Teilzeitsrente für beamte: ein durchbruch nach über einem jahr?

Endlich scheint Bewegung in die Sache zu kommen: Nach über einem Jahr der Blockade gibt es offenbar eine Einigung, die Tausenden von Beamten in Spanien die Möglichkeit der Teilzeitsrente wieder öffnet. Das Ministerium für Inklusion, Sozialversicherung und Migration arbeitet fieberhaft an einem entsprechenden Erlass, der die lange angespannte Situation im öffentlichen Dienst deutlich entspannen könnte.

Die ursache des problems: ein verknüpftes system

Die Wurzel des Problems liegt in einer Gesetzesänderung im April 2025, die die Bedingungen für sogenannte „Relevo“-Verträge verschärfte – ein Schlüsselelement der Teilzeitsrente. Diese Änderung verlangte, dass der „Relevista“, also der Beamte, der die Stelle des in Teilzeit gehende Kollegen übernimmt, einen unbefristeten und Vollzeitvertrag erhält. Eine Bedingung, die im privaten Sektor problemlos erfüllbar ist, erwies sich im öffentlichen Sektor als unüberwindbares Hindernis, wo Budgets knapp sind und die Einstellungen durch strenge Ausschreibungen reglementiert werden.

Das Ergebnis war verheerend: Rathäuser, Universitäten und andere öffentliche Einrichtungen – zusammen etwa die Hälfte aller Betroffenen – stellten die Prozesse für die Teilzeitsrente faktisch ein. Nahezu 700.000 Personen sahen sich so einem ungewissen Ausgang ihrer Planungen gegenüber.

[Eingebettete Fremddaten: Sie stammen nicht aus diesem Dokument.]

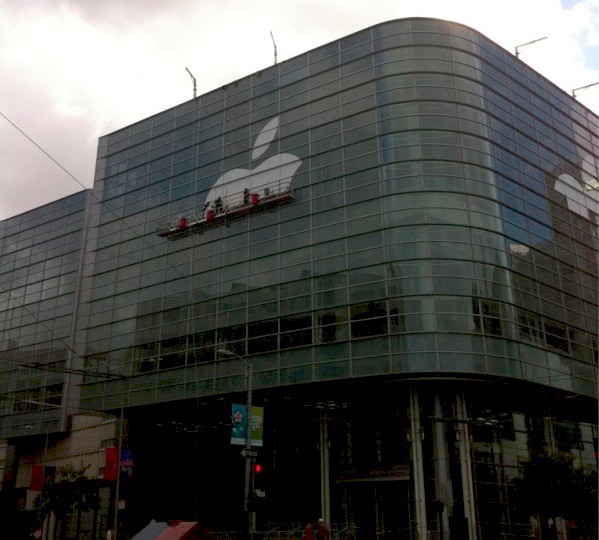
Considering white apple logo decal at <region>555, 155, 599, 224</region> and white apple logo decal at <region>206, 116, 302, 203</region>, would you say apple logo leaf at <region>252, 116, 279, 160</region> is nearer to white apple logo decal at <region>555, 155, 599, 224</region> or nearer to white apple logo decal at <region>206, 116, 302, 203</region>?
white apple logo decal at <region>206, 116, 302, 203</region>

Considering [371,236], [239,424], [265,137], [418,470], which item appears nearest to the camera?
[239,424]

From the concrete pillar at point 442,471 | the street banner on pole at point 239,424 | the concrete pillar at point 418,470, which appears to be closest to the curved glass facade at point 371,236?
the concrete pillar at point 418,470

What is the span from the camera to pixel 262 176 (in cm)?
4325

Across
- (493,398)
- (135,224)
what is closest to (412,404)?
(493,398)

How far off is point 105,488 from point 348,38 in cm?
3719

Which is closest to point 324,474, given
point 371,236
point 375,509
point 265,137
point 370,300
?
point 375,509

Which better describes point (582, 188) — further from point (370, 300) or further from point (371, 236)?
point (370, 300)

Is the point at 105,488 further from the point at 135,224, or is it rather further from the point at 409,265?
the point at 409,265

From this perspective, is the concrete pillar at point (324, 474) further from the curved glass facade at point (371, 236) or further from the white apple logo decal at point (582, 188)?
the white apple logo decal at point (582, 188)

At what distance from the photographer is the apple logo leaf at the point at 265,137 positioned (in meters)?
44.0

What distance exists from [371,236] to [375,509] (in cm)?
1558

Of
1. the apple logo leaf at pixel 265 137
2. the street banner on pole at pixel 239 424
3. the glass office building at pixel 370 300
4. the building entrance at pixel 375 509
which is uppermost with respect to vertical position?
the apple logo leaf at pixel 265 137

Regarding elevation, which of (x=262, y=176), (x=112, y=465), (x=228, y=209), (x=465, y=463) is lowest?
(x=465, y=463)

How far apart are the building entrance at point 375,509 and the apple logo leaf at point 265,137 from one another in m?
22.0
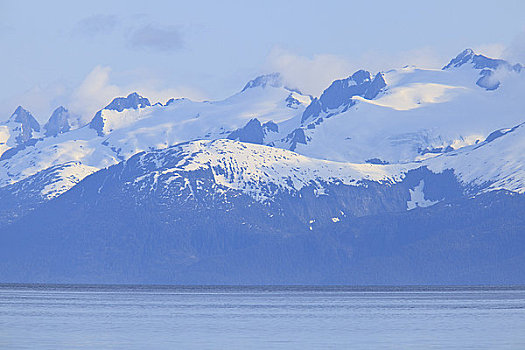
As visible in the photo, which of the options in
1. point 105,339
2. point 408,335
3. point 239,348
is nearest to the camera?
point 239,348

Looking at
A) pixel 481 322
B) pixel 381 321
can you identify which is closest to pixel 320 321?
pixel 381 321

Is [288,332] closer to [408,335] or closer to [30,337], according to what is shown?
[408,335]

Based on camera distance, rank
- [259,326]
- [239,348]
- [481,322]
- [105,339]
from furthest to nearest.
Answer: [481,322]
[259,326]
[105,339]
[239,348]

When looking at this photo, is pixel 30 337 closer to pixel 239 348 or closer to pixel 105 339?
pixel 105 339

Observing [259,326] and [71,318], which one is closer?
[259,326]

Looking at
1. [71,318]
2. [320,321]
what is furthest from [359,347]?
[71,318]

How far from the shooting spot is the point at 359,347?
460ft

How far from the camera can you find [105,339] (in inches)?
5866

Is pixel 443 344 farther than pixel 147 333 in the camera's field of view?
No

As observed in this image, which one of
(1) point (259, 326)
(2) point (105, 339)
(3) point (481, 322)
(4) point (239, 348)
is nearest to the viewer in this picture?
(4) point (239, 348)

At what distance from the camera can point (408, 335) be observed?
15938 cm

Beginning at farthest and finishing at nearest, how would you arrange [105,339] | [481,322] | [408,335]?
[481,322]
[408,335]
[105,339]

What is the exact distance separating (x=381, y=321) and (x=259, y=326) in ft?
77.1

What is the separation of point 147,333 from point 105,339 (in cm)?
1252
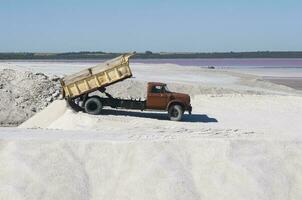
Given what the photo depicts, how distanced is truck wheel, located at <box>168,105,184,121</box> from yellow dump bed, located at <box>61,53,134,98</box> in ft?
6.73

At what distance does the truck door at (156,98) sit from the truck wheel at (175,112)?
0.30 meters

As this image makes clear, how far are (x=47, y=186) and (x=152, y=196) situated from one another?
2194 mm

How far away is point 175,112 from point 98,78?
127 inches

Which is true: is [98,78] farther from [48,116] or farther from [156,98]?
[48,116]

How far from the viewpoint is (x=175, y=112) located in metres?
22.9

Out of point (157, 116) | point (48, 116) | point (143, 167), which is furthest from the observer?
point (48, 116)

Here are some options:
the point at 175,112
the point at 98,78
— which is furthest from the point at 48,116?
the point at 175,112

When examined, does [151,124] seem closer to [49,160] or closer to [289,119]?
[289,119]

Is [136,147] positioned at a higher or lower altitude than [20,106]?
higher

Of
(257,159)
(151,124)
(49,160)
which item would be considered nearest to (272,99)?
(151,124)

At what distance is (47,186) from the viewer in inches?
490

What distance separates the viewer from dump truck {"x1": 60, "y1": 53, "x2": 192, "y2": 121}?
22781 millimetres

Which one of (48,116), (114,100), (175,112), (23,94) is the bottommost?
(48,116)

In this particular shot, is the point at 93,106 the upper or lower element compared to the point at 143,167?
lower
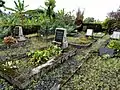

Neue wege zur umsetzung: flexibilität für den öffentlichen sektor

Neue wege zur umsetzung: flexibilität für den öffentlichen sektor

Der geplante Erlass sieht nun zwei mögliche Wege vor, um die gesetzlichen Anforderungen zu erfüllen. Er ermöglicht es, Kandidaten zu berücksichtigen, die bereits ein Auswahlverfahren bestanden haben, aber noch keine feste Anstellung erhalten haben. Darüber hinaus soll die Einstellung von befristeten Mitarbeitern erleichtert werden, deren Stellen an eine laufende öffentliche Ausschreibung gebunden sind. Ein klarer Schritt zur Anpassung der Regeln an die spezifischen Gegebenheiten des öffentlichen Dienstes.

Es ist wichtig zu betonen, dass diese Maßnahme zunächst nur für das nicht-leitende Personal gilt, also für die Gruppe, die im öffentlichen Sektor die Teilzeitsrente in ähnlichen Bedingungen wie im Privatsektor in Anspruch nimmt. Gewerkschaften wie CCOO drängen jedoch auf eine Ausweitung des Rechts auf Beamte, befristete Angestellte und andere Mitarbeitergruppen.

Was bedeutet das für die rente?

Was bedeutet das für die rente?

Die Teilzeitsrente ermöglicht es grundsätzlich, das Renteneintrittsalter um zwei bis drei Jahre zu verschieben, während die Arbeitszeit und das Gehalt entsprechend reduziert werden. Voraussetzung sind ein bestimmtes Mindestalter (bis zu drei Jahre vor der regulären Altersgrenze) und eine nachgewiesene Mindestversicherungsdauer, in der Regel etwa 33 Jahre. Dabei ist die Reduzierung der Arbeitszeit auf einen bestimmten Bereich begrenzt, meist zwischen 25% und 50%, wobei dieser Anteil von dem Relevista übernommen wird.

Ein wesentlicher Vorteil der Teilzeitsrente liegt darin, dass sie im Gegensatz zu anderen Formen der Altersvorsorge nicht unbedingt zu einer Reduzierung der späteren Rentenhöhe führt, da weiterhin Beiträge gezahlt werden und keine altersbedingten Kürzungen greifen. Die Berechnung der Rente erfolgt auf Basis der bis zum Renteneintritt angesammelten Beitragsgrundlagen – nicht auf Basis dessen, was bei Vollzeitbeschäftigung bis zur Rente entstanden wäre. Die Flexibilität, Arbeitszeiten in verschiedenen Intervallen zu kombinieren, eröffnet zudem neue Gestaltungsmöglichkeiten für die Rentner.

Die Entscheidung des Ministeriums markiert einen wichtigen Schritt zur Befreiung des öffentlichen Sektors von den Fesseln einer rigiden Gesetzgebung und könnte dazu beitragen, den Fachkräftemangel zu lindern und gleichzeitig die Arbeitszufriedenheit im öffentlichen Dienst zu steigern. Es bleibt abzuwarten, ob die Gewerkschaften ihre Forderungen nach einer umfassenderen Ausweitung des Rechts durchsetzen können.